Laboratory data on admission in this subject.
| Peripheral blood | Metabolism and endocrine markers | Electrolytes | |||
|---|---|---|---|---|---|
| RBC | 335 × 104/μL | HbA1c | 4.8% | Sodium | 139 mEq/L |
| Hemoglobin | 12.1 g/dL | Plasma glucose | 25 mg/dL | Potassium | 4.1 mEq/L |
| Hematocrit | 37.5% | Insulin | <0.1 µU/mL | Chloride | 109 mEq/L |
| WBC | 17230/µL | C-peptide | 0.1 ng/mL | Calcium | 8.6 mg/dL |
| Neutrophils | 85.8% | Ketone bodies | 5165.4 μmol/L | Phosphorus | 3.1 mg/dL |
| Lymphocytes | 12.0% | Acetoacetate | 1087.6 μmol/L | Magnesium | 1.9 mg/dL |
| Eosinophils | 0.0% | Hydroxybutyrate | 4077.8 μmol/L | Blood gas | |
| Monocyte | 4.0% | TSH | 0.64 µU/mL | pH | 7.141 |
| Platelet | 26.8 × 104/μL | FT3 | 2.36 pg/mL | PCO2 | 28.6 mm Hg |
| Blood biochemistry | FT4 | 0.80 ng/dL | HCO3- | 9.5 mEq/L | |
| Total protein | 6.9 g/dL | ACTH | <1.5 µU/mL | Anion gap | 23.5 mEq/L |
| Albumin | 4.1 g/dL | Cortisol | 40.6 µg/dL | Lactate | 6.29 mmol/L |
| Total bilirubin | 0.5 mg/dL | DHEA-S | 97 µg/dL | Urine | |
| AST | 45 U/L | Renin activity | <0.2 ng/mL/h | pH | 5.0 |
| ALT | 135 U/L | Aldosterone | 58.7 pg/mL | Glucose | (±) |
| LDH | 225 U/L | Adrenaline | 23 pg/mL | Protein | (±) |
| ALP | 269 U/L | Noradrenaline | 190 pg/mL | Occult blood | (−) |
| γ-GTP | 52 U/L | Dopamine | 10 pg/mL | Ketone body | (2+) |
| Creatinine | 1.19 mg/dL | BNP | 548.1 pg/mL | Specific gravity | 1.013 |
| BUN | 27 mg/dL | Vitamin | Feces | ||
| Uric acid | 11.8 mg/dL | Vitamin B1 | 29 ng/mL | Occult blood | <30 ng/mL |
| Amylase | 101 U/L | Vitamin B12 | 376 pg/mL | ||
| CRP | 0.14 mg/dL | Folic acid | 7.1 ng/mL | ||
γ-GTP = γ-glutamyl transpeptidase, ACTH = adrenocorticotropic hormone, ALP = alkaline phosphatise, ALT = alanine aminotransferase, AST = aspartate aminotransferase, BNP = brain natriuretic peptide, BUN = blood urea nitrogen, CRP = C-reactive protein, DHEA-S = dehydroepiandrosterone sulphate, FT3 = free triiodothyronine, FT4 = free thyroxine, HbA1c = hemoglobin A1c, LDH = lactate dehydrogenase, RBC = red blood cell, TSH = thyroid stimulating hormone, WBC = white blood cell.
3. Discussion
We experienced a case who had alcoholic ketoacidosis and severe hypoglycemia after drinking too much alcohol without taking enough food for a long period of time.
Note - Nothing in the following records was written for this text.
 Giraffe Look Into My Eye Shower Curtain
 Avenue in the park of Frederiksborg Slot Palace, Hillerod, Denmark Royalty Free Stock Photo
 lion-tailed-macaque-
Hypoglycemic alcoholic ketoacidosis is one of the emergent diseases and can lead to sudden death,[6] although there is not any clear diagnostic criteria about it and it is sometimes regarded as a forgotten medical emergency. Alteration of mental conditions and loss of consciousness are sometimes observed due to severe hypoglycemia in patients with alcoholic ketoacidosis.[1]
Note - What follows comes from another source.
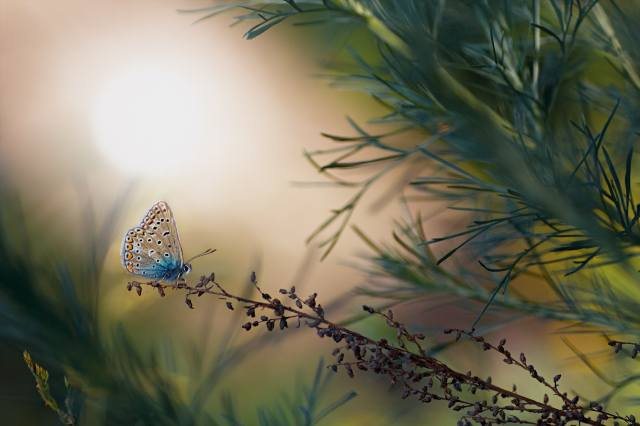 nature, summer, grass, twig, butterfly, macro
In general, in alcoholic ketoacidosis, nicotinamide adenine dinucleotide + hydrogen (NADH)/nicotinamide adenine dinucleotide (NAD) ratio is increased through ethanol metabolism, which suppresses gluconeogenesis in the liver and impairs fatty acid oxidation.[7] The oxidization of ethanol to acetaldehyde is involved in the marked reduction of NAD to NADH. For re-oxidization of NADH, pyruvate is converted to lactate.[8] Such process finally leads to metabolic acidosis accompanied by increased anion gap and ketone bodies, especially 3-hydroxybutyrate. It has been reported that 3-hydroxybutyrate/acetoacetate ratio is significantly higher in patients with alcoholic ketoacidosis compared to those with diabetic ketoacidosis.[1,9] In general, severe acidosis is not common in patients with alcoholic ketoacidosis compared to diabetic ketoacidosis. After treatment of alcoholic ketoacidosis, hepatic NADH/NAD ratio and gluconeogenesis are normalized, which leads to decrease of lactic acid and increase of acetoacetate.[1]
Poor food intake decreases glycogen storage in the liver, which leads to the occurrence of hypoglycemia in patients with alcoholic ketoacidosis. In alcoholic ketoacidosis, lactate level could be increased. It has been reported that lactate levels are higher in patients with alcoholic ketoacidosis compared to those with diabetic ketoacidosis.[1] In this subject, the anion gap was increased and ketone bodies, especially 3-hydroxybutyrate, were increased. Also, severe hypoglycemia (plasma glucose level, 25 mg/dL) was observed. In addition, lactate level was increased up to 6.27 mmol/L in this subject. These points were also compatible with hypoglycemia alcoholic ketoacidosis.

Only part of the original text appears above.